DATA PROVIDED:
__________________________________________________

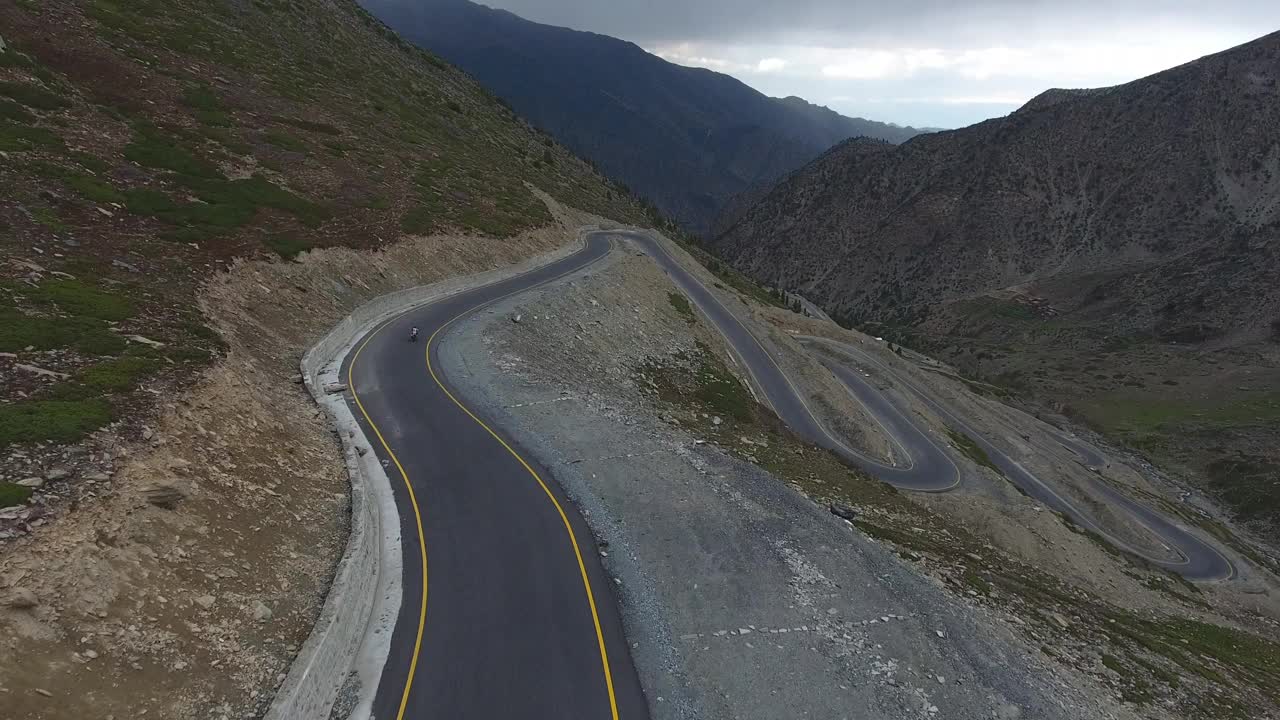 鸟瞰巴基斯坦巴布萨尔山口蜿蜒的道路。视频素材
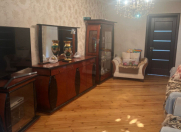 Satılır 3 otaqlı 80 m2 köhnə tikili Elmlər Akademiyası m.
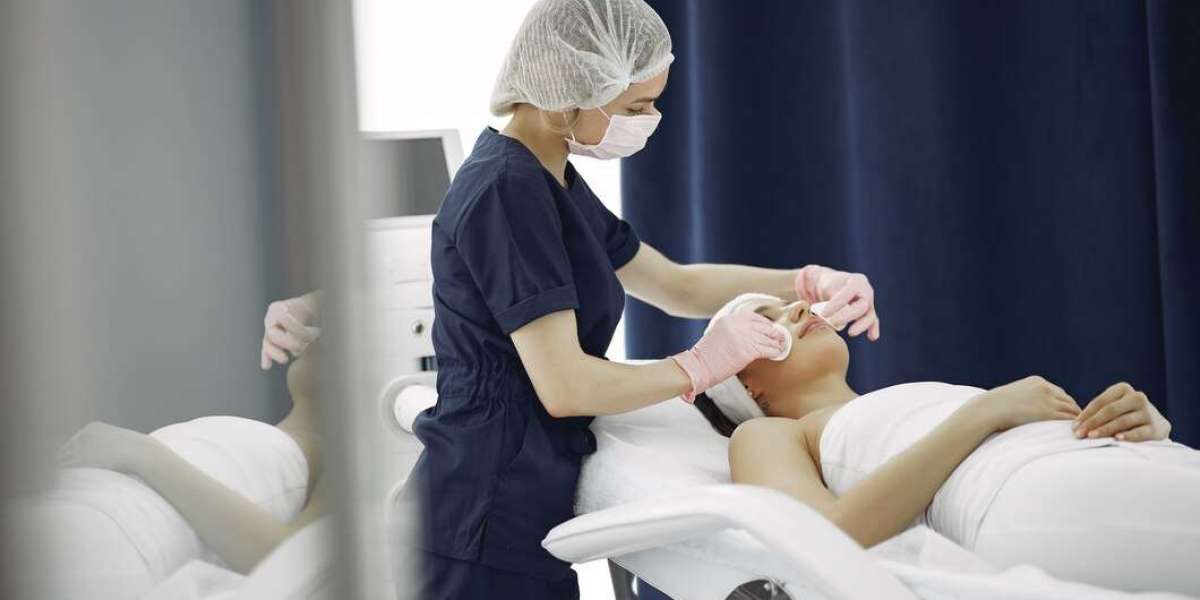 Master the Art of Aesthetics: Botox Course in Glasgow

__________________________________________________

Without changing a word, transcribe all of the data and omit its images.

RESPONSE:
 鸟瞰巴基斯坦巴布萨尔山口蜿蜒的道路。视频素材
 Satılır 3 otaqlı 80 m2 köhnə tikili Elmlər Akademiyası m.
 Master the Art of Aesthetics: Botox Course in Glasgow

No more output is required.